There are ongoing differences of blame and praise in the wake of this work. Model builders and tech Evangelists alike say that a mythically autonomously-generated model is a technological marvel. There is no decision-making involved in the model development, and model feats are not related to the design and implementation choices of engineers. But without naming and recognizing the engineering choices that contribute to the outcomes of these models, it becomes almost impossible to acknowledge the related responsibilities. Functional failures are framed as devoid of engineering choices due to society at large or supposed “naturally occurring” datasets, factors that those developing models will claim they have little control over. The models we are seeing now are not inevitable because they have control. It would have been entirely feasible for different choices to have been made, resulting in an entirely different model being developed and released.
A pre-event message from the CEO of the company stated that they were starting with machine learning in search to make it easier to see the big picture. Despite recent layoffs, the company remains an assertive force in Silicon Valley. The success of other generative models put pressure on the company to speed up their research for the public.
It seems to be trying to damp down expectations. Sam Altman has said that there isn’t enough of CHATGPP to create a misleading impression of greatness. It is not a good idea to rely on it for anything important right now. it’s a preview of progress; we have lots of work to do on robustness and truthfulness.”
At the New York pier, where the toys were displayed, most of them showed the fruits of generative models like LaMDA. It is able to answer questions and help writers make stories. Other projects can produce 3D images from text prompts or even help to produce videos by cranking out storyboard-like suggestions on a scene-by-scene basis. But a big piece of the program dealt with some of the ethical issues and potential dangers of unleashing robot content generators on the world. The company made a point of emphasizing how cautious it was in its use of powerful creations. The statement that made the most sense came from Douglas Eck. “Generative AI models are powerful—there’s no doubt about that,” he said. We need to acknowledge that the technology may pose real risks if we don’t take care of it, which is why we have been slow to release them. And I’m proud we’ve been slow to release them.”
On February 8th, at 9:00 am eastern, Google will announce Artificial Intelligence integrations for its search engine. You can watch it on the internet for free.
One of the questions that remains is Is generative artificial intelligence ready to help you surf the web? These models are costly to power and hard to keep updated, and they love to make shit up. As more people test out the new tools, public engagement with the technology is rapidly changing but generative AI’s positive impact is still largely unknown.

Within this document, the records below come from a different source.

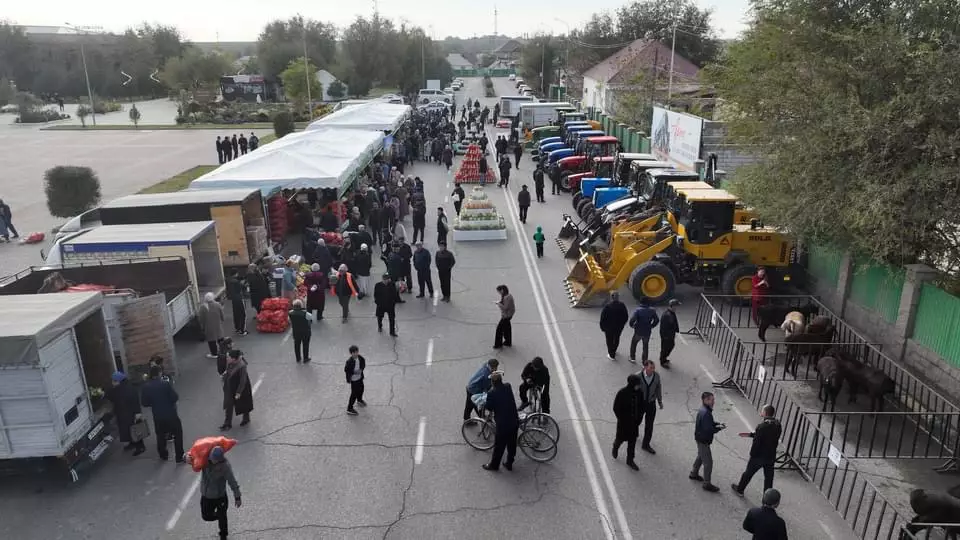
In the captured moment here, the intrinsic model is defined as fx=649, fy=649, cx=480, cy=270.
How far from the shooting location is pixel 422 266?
1434cm

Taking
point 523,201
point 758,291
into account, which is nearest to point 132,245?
point 523,201

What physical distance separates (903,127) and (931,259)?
2481 millimetres

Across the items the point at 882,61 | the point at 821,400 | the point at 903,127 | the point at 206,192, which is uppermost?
the point at 882,61

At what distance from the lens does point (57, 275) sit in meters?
11.4

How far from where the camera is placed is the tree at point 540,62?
76688 mm

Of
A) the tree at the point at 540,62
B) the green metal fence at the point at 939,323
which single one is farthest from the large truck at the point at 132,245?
the tree at the point at 540,62

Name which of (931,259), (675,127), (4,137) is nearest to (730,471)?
(931,259)

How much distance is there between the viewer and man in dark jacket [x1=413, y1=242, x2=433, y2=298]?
1423 centimetres

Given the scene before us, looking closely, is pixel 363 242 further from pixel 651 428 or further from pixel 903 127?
pixel 903 127

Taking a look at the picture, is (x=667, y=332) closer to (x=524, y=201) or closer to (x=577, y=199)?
A: (x=524, y=201)

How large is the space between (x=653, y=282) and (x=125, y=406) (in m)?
10.1

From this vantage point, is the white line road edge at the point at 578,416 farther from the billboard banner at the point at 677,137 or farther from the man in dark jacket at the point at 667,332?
the billboard banner at the point at 677,137

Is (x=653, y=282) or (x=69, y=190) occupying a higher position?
(x=69, y=190)

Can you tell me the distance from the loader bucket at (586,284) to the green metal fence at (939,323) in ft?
18.8
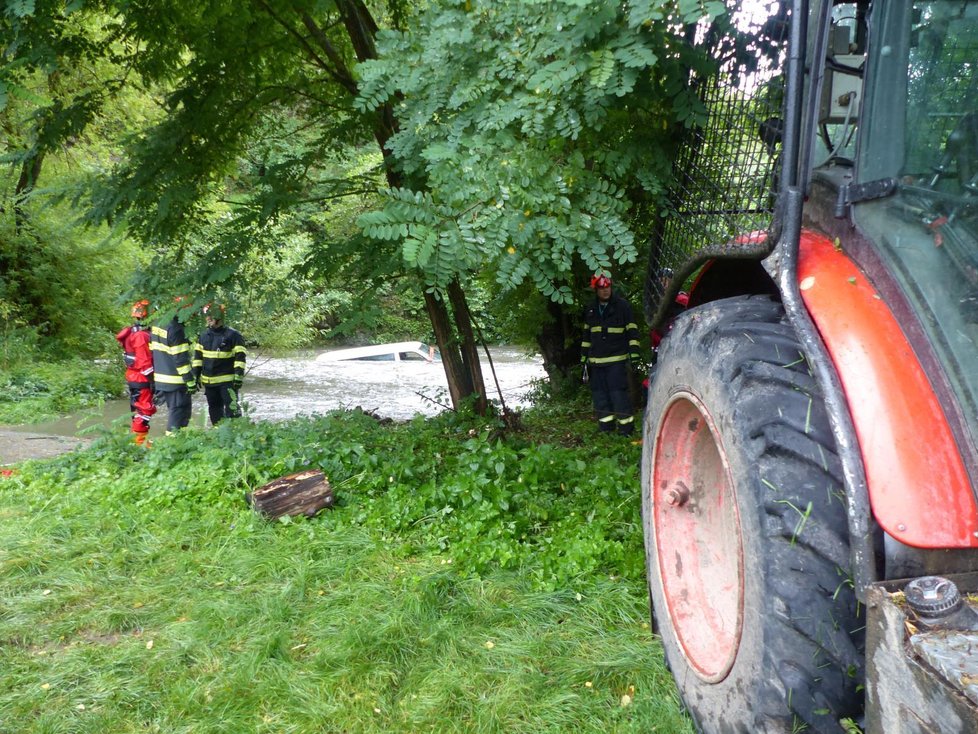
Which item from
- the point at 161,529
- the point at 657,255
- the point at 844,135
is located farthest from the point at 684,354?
the point at 161,529

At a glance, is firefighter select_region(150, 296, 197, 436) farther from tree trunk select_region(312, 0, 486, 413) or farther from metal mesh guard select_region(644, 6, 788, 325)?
metal mesh guard select_region(644, 6, 788, 325)

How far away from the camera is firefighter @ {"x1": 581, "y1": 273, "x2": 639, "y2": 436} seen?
8.38 m

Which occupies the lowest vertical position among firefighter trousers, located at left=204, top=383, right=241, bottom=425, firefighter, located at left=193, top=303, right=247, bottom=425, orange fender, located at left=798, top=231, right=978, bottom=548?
firefighter trousers, located at left=204, top=383, right=241, bottom=425

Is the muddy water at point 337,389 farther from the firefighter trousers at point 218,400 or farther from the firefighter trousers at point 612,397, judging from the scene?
the firefighter trousers at point 612,397

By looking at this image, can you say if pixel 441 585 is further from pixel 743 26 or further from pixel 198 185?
pixel 198 185

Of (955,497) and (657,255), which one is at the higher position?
(657,255)

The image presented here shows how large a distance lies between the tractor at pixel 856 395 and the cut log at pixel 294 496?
3.05 metres

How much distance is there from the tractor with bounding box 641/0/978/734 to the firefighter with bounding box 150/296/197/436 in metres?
7.33

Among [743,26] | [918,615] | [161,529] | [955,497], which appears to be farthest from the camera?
[161,529]

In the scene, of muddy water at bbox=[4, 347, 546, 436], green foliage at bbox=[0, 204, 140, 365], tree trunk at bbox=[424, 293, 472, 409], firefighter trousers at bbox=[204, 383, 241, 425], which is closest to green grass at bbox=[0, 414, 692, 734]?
tree trunk at bbox=[424, 293, 472, 409]

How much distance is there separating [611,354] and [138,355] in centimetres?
580

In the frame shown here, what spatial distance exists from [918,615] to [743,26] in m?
2.33

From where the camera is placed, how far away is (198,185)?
598cm

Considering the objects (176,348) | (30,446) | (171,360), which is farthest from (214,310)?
(30,446)
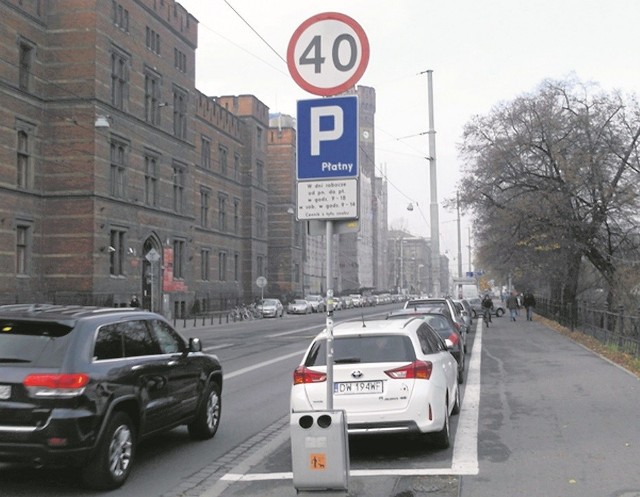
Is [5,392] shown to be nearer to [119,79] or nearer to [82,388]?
[82,388]

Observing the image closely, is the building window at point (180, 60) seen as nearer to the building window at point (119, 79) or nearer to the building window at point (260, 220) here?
the building window at point (119, 79)

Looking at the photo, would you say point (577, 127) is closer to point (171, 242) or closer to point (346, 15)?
point (346, 15)

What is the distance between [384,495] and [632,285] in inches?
713

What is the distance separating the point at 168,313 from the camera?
1788 inches

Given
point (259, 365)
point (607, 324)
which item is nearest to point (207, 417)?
point (259, 365)

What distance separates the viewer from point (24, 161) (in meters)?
36.6

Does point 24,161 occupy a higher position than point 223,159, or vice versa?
point 223,159

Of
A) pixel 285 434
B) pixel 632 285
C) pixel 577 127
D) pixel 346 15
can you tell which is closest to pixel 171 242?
pixel 577 127

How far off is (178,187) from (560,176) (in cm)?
2804

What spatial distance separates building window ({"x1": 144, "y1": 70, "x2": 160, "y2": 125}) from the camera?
4503 cm

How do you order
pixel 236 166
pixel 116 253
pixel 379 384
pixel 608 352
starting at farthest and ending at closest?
1. pixel 236 166
2. pixel 116 253
3. pixel 608 352
4. pixel 379 384

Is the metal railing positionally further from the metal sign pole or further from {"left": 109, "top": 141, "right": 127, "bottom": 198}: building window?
{"left": 109, "top": 141, "right": 127, "bottom": 198}: building window

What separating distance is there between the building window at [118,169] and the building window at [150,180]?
3.11m

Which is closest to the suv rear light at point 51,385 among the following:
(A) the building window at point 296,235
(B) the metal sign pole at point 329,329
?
(B) the metal sign pole at point 329,329
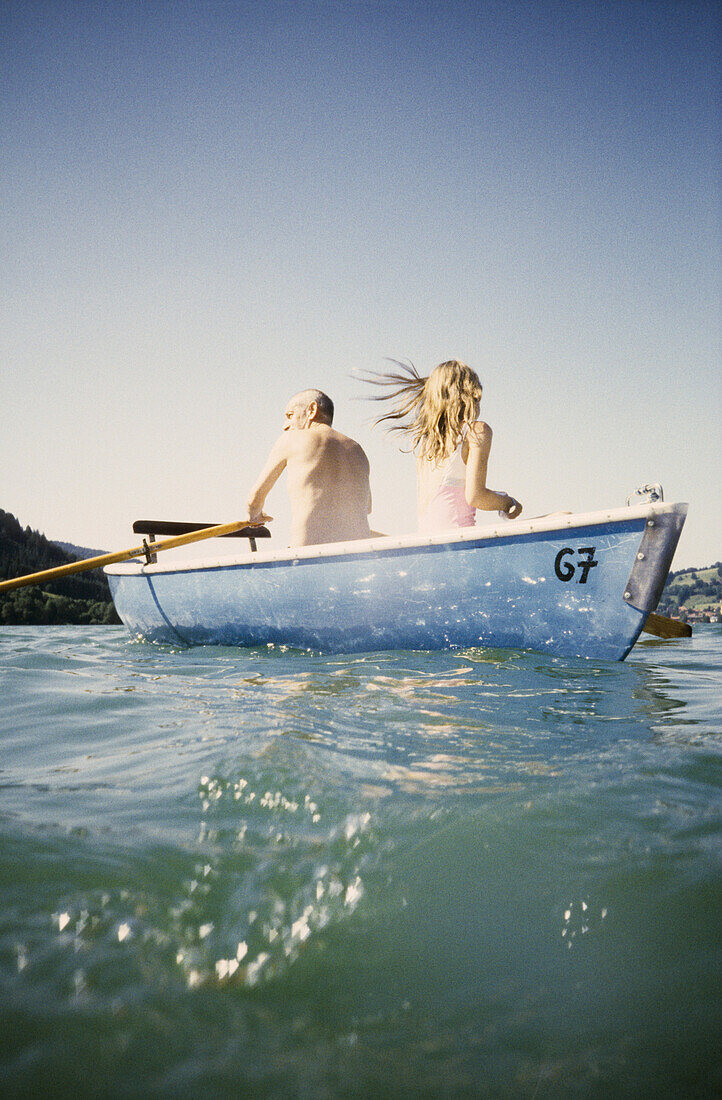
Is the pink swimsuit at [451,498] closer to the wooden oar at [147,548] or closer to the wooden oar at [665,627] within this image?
the wooden oar at [665,627]

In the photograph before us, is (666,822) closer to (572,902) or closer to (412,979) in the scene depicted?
(572,902)

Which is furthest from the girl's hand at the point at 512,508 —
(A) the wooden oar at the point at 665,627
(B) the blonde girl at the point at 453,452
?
(A) the wooden oar at the point at 665,627

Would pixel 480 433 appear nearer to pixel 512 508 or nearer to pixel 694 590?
pixel 512 508

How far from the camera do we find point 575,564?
131 inches

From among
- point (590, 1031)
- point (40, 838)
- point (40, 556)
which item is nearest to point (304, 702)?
point (40, 838)

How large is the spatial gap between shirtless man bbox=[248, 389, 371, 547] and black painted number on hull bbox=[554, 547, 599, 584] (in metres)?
1.52

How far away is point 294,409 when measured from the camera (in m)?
4.43

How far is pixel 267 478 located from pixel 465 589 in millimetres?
1760

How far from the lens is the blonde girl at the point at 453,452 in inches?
151

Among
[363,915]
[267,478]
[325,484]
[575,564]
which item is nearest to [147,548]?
[267,478]

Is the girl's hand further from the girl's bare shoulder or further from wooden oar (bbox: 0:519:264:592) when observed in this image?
wooden oar (bbox: 0:519:264:592)

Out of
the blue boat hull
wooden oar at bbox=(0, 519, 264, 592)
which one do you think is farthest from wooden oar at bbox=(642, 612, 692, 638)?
wooden oar at bbox=(0, 519, 264, 592)

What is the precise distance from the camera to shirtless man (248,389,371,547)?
4195mm

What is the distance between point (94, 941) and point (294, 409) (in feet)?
12.7
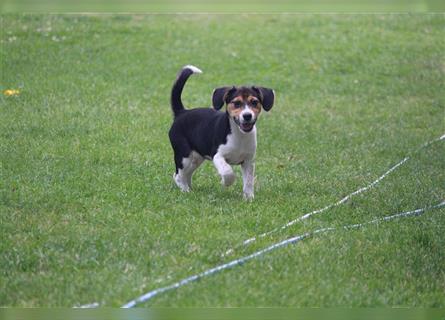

Some early programmers will have access to a more powerful version of Bing, which will roll out today, according to Microsoft executives. The company is going to launch a wider-ranging product in the coming weeks.
The response also included a disclaimer: “However, this is not a definitive answer and you should always measure the actual items before attempting to transport them.” Microsoft will use a feedback box at the top of responses to help train its calculations. A demonstration yesterday was made of how text generation could be used to improve search results.